S / P conversion circuit, 3, 28 IFFT circuit (fast Fourier inverse conversion circuit), 4, 5, 29 D / A conversion circuit (digital / analog conversion circuit), 6, 7, 19, 20, 3,
0, 33 ... LPF (low-pass filter), 8, 9, 1
5, 16: mixing circuit, 10, 17: local oscillation circuit, 11, 18: 90 ° phase shift circuit, 12
... Addition circuit, 14 ... BPF (bandpass filter), 2
1, 22, 34 ... A / D conversion circuit (analog / digital conversion circuit), 23, 35 ... FFT circuit (fast Fourier transform circuit), 24, 36 ... P / S conversion circuit,
25, 31, 37 ... output terminals, 27 ... conjugate complex data supply circuit,

Claims (2)

[Claims] 1. A transmission symbol sequence is subjected to serial-to-parallel conversion, and each of the serial-to-parallel-converted symbol sequences is used as information to be put on each sub-channel carrier, and the information is subjected to inverse fast Fourier transform (IFFT) to perform orthogonal transform.

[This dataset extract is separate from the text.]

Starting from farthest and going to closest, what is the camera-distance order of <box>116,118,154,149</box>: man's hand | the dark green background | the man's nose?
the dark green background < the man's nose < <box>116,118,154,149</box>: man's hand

OFD for generating frequency division multiplexed (OFDM) modulated signal
An OFDM modulator / demodulator having an M modulator, comprising an N-point IF
FT input from N / 2 to N-1
It is characterized by comprising means for performing IFFT by putting conjugate complex information into N / 2-1 information, and means for outputting only the real part of the IFFT operation result to generate an OFDM modulated signal. Orthogonal frequency division multiplexing modem. 2. A fast Fourier transform (FFT) is performed on an OFDM modulated signal to extract information carried on each subchannel carrier, each symbol is demodulated from each information, and the symbol sequence is subjected to parallel-serial conversion. , OFDM as received symbol of OFDM demodulator
An OFDM modem having a demodulator, wherein the OFD
FFT the OFDM modulated signal generated by the M modulator
And input 0 to the imaginary part input of the FFT,
2. The apparatus according to claim 1, further comprising means for performing FFT.
4. The orthogonal frequency division multiplexing modem according to item 1.